While the U.S. focuses its diplomatic resources on combating extremism, a “footnote in history,” it risks ignoring more lasting threats: the growing specter of cyber warfare and a widening gulf in opinions on how the Internet should be used and governed, the editor of Foreign Policy magazine said in Atlanta.
For David Rothkopf, a Washington insider par excellence, it was an ironic way to end a wide-ranging conversation with World Affairs Council of Atlanta President Charles Shapiro, which focused mostly on issues related to extremism, especially U.S. failures in the Middle East and how to deal with ISIS, the militant group controlling parts of Iraq and Syria.
But a question on “technological terrorism” prompted a 15-minute response on hacking and cyber warfare, which Mr. Rothkopf said is just now entering its “early days.”
In contrast to the Cold War, when the idea of “mutually assured destruction” deterred attacks, a “cool war” has emerged in cyberspace where the costs of attacks are so low and the potential for destructive payoffs so high that enemies launch them almost continually. In this murky realm, it’s tough to define enemies, much less retaliate against them, and the international system has been much too slow in setting out the rules of engagement.
“It’s a much grayer world, and at first glance you might not think it’s as dangerous as the other world, but the possibility for a mistake, an escalation, permanent tension is terrible,” said Mr. Rothkopf, who was visiting Atlanta for a talk on his new book, “National Insecurity: American Leadership in an Age of Fear”.
These threats will only grow with the rise of the “Internet of things,” a network of connected devices as mundane as refrigerators and thermostats or as vital as air-traffic control systems. Some 50 billion devices will be connected to the Internet by the end of the decade. Terrorists have yet to hit big targets like power plants or water reservoirs, but if they’re controlled by connected devices, they’re eminently “hackable,” Mr. Rothkopf said.
“There are vastly increasing capabilities in this regard, and the people who understand it and are good at protecting themselves are very few and far between,” he said.
While the Internet emerged in the 1990s with the promise of helping unify the world, it’s increasingly being used for theft, espionage and warfare. The U.S., a global champion of Internet freedom, has seen its moral authority undermined by the National Security Agency spying scandals, and other nations are now exerting alternate models of Web governance. China, for instance, sees the Internet not as an instrument to promote free expression and democracy, but as an asset to be controlled and manipulated for the good of its ruling Communist Party, Mr. Rothkopf said.
“All of a sudden we are facing a big philosophical divide on the planet, between cyber-internationalists and cyber-nationalists, and that can produce balkanization.

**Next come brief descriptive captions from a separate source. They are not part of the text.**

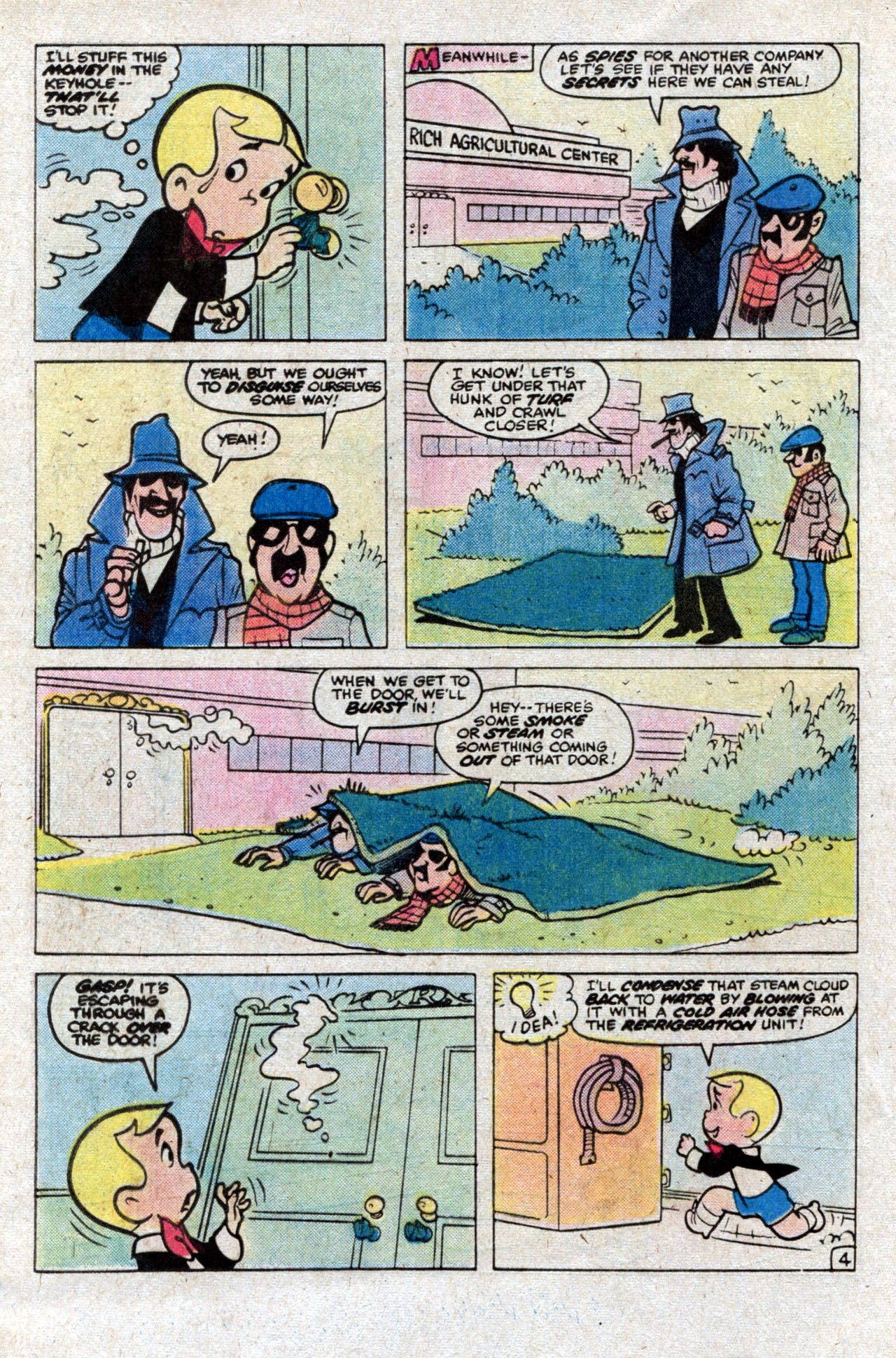 Read online Richie Rich Zillionz comic -  Issue #31 - 24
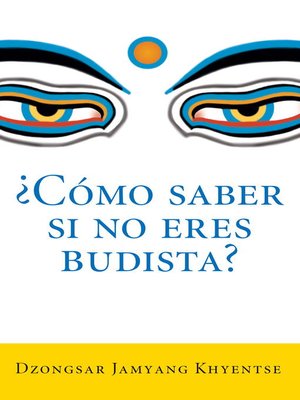 cover image of Como saber si no eres budista?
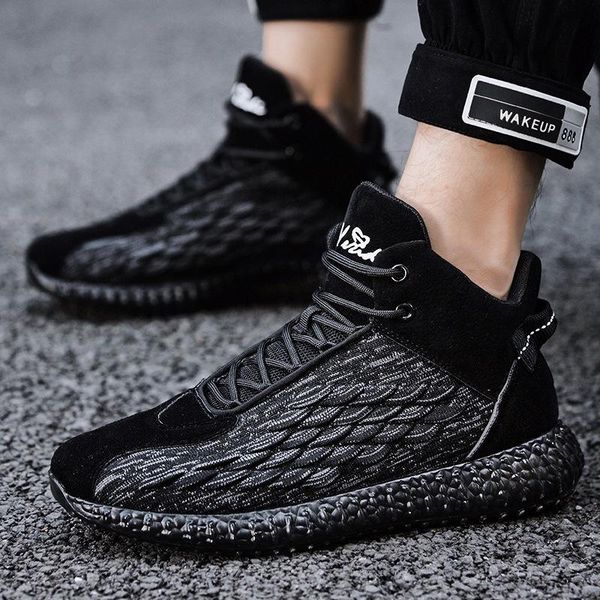 popular casual men's running shoes breathable male sneakers high men's shoes zapatos de hombre lace up men basketball
popular casual men's running shoes breathable male sneakers high men's shoes zapatos de hombre lace up men basketball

That can produce divides. That can can change all your formulations about what growth is going to look like in the world. It can change the fundamental view of what a community is,” Mr. Rothkopf said.
While he was eloquent on that topic, his talk spanned a range of subjects far beyond cybersecurity, and he didn’t pull punches as he went around the world.
Cuba, he said, is “going to become irrelevant, and it couldn’t happen soon enough.” Venezuela is “circling the drain.” China and the U.S. are intertwined economimcally. ISIS will only be defeated with at least some American boots on the ground, but in a support role which emphasizes our allies in the region. President Barack Obama has backed himself into a corner on multiple occasions, boasting “a real flair for telling what he won’t do or what things aren’t,” but failing when it comes to putting forth a clear policies U.S. allies can follow.
The talk began with Mr. Rothkopf explaining the premise of “National Insecurity”, offering a sweeping assessment of American successes (few) and failures (many) in the past 15 years under presidents George W. Bush and Barack Obama, both of whom let different types of fear influence how they engaged with the world.
His verdict? Both presidents missed the mark by swinging to opposite extremes in their own reactions to the threat of extremism.
Where Mr. Bush reacted to 9/11 impulsively and left a long, unnecessary war in his wake, Mr. Obama has taken the very opposite tack, shying away from a leadership role for fear of being seen as trampling on U.S. allies, he said. Neither was right, and the country is now having to work through the consequences.